Figure 8. Both pharmacologic and genetic inhibition of senescence alleviates the paracrine effect of senescent tubular cells on fibroblast proliferation.

Figure 8

(A) Schematic diagram of treatment. Conditioned medium was collected from either post-RLDC BUMPT cells (R-CM) or post-RLDC BUMPT cells treated with ABT-263 (RA-CM).
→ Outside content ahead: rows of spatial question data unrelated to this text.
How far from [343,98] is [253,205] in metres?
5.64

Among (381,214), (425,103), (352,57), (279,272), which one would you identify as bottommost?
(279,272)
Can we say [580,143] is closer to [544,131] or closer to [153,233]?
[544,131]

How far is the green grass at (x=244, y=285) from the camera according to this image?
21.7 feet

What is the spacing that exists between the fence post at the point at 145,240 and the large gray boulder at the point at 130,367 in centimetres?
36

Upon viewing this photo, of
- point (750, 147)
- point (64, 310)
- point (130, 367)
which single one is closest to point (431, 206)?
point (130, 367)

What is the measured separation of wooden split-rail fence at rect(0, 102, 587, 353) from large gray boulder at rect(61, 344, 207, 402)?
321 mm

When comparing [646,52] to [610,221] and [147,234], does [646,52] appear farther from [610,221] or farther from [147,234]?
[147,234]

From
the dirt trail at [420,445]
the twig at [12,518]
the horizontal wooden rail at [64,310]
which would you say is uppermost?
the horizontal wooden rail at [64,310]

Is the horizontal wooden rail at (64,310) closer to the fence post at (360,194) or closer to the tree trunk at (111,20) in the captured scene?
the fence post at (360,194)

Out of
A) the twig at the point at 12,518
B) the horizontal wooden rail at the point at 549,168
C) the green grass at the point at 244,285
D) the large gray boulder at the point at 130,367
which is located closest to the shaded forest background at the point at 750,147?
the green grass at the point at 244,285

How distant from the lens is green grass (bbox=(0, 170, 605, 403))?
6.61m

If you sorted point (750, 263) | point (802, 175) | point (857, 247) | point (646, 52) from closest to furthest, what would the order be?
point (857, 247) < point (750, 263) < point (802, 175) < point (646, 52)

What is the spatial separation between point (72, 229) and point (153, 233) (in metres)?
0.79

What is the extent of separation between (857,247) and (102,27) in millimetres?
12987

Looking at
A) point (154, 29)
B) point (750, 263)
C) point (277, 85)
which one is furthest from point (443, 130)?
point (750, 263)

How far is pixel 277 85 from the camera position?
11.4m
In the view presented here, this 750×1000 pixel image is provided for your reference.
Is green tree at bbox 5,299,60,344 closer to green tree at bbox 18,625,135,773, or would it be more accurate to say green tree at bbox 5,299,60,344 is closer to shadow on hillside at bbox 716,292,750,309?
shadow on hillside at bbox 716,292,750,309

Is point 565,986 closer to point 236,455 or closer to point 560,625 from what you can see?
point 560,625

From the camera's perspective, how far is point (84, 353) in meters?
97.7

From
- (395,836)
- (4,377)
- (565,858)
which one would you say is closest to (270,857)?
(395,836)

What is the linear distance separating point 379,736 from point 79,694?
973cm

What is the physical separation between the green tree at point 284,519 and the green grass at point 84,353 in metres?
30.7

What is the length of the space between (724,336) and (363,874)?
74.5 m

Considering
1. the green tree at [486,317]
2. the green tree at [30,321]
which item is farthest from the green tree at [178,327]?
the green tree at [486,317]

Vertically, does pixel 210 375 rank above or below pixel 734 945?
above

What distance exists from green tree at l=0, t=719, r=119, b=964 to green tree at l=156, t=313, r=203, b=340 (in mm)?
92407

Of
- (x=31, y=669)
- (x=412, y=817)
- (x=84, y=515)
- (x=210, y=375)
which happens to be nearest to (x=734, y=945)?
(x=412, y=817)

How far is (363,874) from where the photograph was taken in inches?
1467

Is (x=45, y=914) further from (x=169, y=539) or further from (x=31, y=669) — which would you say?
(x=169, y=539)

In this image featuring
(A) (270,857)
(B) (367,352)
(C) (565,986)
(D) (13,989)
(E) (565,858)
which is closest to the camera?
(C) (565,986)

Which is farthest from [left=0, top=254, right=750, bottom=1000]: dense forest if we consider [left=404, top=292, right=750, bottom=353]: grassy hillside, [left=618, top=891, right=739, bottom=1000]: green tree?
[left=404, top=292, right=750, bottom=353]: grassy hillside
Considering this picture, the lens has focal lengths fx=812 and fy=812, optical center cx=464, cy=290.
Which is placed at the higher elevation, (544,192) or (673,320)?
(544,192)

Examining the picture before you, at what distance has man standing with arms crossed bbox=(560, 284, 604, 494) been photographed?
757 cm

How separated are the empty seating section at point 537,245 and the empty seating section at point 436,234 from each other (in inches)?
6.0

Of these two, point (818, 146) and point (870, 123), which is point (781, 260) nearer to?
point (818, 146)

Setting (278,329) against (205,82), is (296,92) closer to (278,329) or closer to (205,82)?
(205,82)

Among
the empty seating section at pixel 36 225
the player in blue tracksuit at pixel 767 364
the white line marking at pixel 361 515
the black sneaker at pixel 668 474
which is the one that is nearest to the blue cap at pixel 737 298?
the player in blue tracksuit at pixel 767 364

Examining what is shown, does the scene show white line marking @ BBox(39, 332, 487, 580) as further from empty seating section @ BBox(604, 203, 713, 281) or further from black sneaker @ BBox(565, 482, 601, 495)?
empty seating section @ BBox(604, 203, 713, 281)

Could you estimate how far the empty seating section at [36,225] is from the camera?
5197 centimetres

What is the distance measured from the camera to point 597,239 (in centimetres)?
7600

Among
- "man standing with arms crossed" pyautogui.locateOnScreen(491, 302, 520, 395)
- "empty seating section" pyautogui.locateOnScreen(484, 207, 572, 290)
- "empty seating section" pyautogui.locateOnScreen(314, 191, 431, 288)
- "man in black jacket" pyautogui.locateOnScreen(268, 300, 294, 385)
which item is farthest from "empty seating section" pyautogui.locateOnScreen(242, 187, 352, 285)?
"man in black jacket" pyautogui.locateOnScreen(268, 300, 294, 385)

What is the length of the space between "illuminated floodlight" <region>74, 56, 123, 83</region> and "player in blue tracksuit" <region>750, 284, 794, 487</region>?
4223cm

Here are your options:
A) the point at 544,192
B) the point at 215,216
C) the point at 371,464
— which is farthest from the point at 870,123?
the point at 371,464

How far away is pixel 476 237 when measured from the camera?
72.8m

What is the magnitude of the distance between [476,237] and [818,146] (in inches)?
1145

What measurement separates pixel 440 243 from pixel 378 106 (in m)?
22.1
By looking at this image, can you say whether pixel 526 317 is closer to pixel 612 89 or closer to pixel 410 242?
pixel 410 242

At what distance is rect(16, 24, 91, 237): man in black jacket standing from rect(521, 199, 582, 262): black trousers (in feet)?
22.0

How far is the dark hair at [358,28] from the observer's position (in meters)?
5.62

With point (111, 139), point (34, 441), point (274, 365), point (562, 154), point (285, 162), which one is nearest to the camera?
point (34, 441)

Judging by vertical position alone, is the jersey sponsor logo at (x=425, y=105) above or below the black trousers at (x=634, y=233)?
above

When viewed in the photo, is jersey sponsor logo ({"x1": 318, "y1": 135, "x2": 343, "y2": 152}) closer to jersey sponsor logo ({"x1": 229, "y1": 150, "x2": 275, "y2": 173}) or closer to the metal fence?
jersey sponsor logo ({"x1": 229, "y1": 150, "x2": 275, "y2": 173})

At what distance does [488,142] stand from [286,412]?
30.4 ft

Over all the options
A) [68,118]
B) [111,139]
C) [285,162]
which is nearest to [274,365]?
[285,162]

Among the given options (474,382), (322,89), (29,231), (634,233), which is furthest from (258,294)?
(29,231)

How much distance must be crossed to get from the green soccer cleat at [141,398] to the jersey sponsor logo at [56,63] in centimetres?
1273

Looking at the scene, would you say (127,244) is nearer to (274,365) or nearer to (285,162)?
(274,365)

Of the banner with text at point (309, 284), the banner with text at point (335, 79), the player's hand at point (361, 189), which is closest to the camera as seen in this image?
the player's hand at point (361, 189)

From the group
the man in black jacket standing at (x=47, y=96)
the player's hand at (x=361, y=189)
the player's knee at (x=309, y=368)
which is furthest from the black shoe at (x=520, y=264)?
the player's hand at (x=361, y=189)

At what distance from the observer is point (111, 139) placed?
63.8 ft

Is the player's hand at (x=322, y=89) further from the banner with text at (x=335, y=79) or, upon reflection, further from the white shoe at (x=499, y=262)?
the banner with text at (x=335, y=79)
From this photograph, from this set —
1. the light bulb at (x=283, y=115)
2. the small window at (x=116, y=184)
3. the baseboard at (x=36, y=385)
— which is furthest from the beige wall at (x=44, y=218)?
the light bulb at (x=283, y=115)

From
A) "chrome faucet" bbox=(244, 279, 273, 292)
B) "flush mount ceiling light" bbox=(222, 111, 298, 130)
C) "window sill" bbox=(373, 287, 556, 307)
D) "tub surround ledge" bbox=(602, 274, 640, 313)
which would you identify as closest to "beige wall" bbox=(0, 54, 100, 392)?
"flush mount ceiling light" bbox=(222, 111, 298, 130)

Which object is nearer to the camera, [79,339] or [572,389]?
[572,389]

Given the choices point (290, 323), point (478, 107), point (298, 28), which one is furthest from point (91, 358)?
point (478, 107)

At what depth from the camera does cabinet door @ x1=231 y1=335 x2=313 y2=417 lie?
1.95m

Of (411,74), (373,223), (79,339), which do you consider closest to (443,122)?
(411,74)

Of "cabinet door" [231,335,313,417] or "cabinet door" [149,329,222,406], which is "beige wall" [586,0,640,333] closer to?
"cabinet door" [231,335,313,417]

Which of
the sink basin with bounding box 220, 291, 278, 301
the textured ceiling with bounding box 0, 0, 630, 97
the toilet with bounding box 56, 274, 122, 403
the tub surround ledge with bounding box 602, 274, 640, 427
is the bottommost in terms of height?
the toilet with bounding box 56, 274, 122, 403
NRK-49F fibroblasts were incubated with serum-free medium containing R-CM or RA-CM for 48 hours for morphological and immunoblot analysis (n = 10 experiments). (B) Cell morphology of NRK-49F. Scale bar: 400 μm. (C) Quantification of the fold changes of NRK-49F fibroblast cell numbers. (D) Immunoblot analysis for FN and VIM in NRK-49F fibroblasts. (E and F) Densitometry of FN and VIM expression. (G–K) Conditioned medium was collected from post-RLDC BUMPT cells stably transfected with p16-shRNA (p16–R-CM) or negative control shRNA (NC–R-CM). NRK-49F fibroblasts were incubated with serum-free medium containing NC–R-CM or p16–R-CM for 48 hours for morphological and immunoblot analysis (n = 4 experiments). (G) Cell morphology of NRK-49F. Scale bar: 400 μm. (H) Quantification of the fold changes of NRK-49F fibroblast cell numbers. (I) Immunoblot analysis for FN and VIM in NRK-49F fibroblasts. (J and K) Densitometry of FN and VIM expression. Quantitative data are presented as mean ± SD. For statistics, 2-tailed, unpaired t test was used. *P < 0.05, **P < 0.01, ***P < 0.005, and ****P < 0.001.